- [REQUIREMENT]:
Restate word for word the line containing "Signal Strength and" and all remaining lines of the entries below.

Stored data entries
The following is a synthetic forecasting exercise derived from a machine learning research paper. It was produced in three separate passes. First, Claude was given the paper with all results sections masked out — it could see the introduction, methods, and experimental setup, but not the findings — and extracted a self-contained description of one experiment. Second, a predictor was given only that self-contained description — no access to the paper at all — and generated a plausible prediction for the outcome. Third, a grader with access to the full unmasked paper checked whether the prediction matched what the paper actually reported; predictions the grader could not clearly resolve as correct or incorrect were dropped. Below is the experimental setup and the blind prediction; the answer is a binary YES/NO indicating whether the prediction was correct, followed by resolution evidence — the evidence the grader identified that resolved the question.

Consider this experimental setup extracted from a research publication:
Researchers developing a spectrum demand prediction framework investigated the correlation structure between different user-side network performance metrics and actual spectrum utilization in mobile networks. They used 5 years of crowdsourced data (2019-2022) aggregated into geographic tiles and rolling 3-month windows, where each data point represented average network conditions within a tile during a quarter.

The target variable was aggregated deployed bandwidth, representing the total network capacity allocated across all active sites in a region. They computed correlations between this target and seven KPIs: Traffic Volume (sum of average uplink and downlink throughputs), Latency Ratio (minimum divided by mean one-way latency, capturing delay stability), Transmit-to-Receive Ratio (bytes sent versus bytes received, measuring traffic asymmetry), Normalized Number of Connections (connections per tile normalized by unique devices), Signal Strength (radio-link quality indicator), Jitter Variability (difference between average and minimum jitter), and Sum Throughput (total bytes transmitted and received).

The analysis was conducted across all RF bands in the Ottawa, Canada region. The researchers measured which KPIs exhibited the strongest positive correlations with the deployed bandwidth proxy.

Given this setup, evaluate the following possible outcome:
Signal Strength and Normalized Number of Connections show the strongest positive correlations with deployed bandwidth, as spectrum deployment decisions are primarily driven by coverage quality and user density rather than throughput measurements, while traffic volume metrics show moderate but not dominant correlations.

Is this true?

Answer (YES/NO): NO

- [WRITTEN RESPONSE]:
Signal Strength and Normalized Number of Connections show the strongest positive correlations with deployed bandwidth, as spectrum deployment decisions are primarily driven by coverage quality and user density rather than throughput measurements, while traffic volume metrics show moderate but not dominant correlations.

Is this true?

Answer (YES/NO): NO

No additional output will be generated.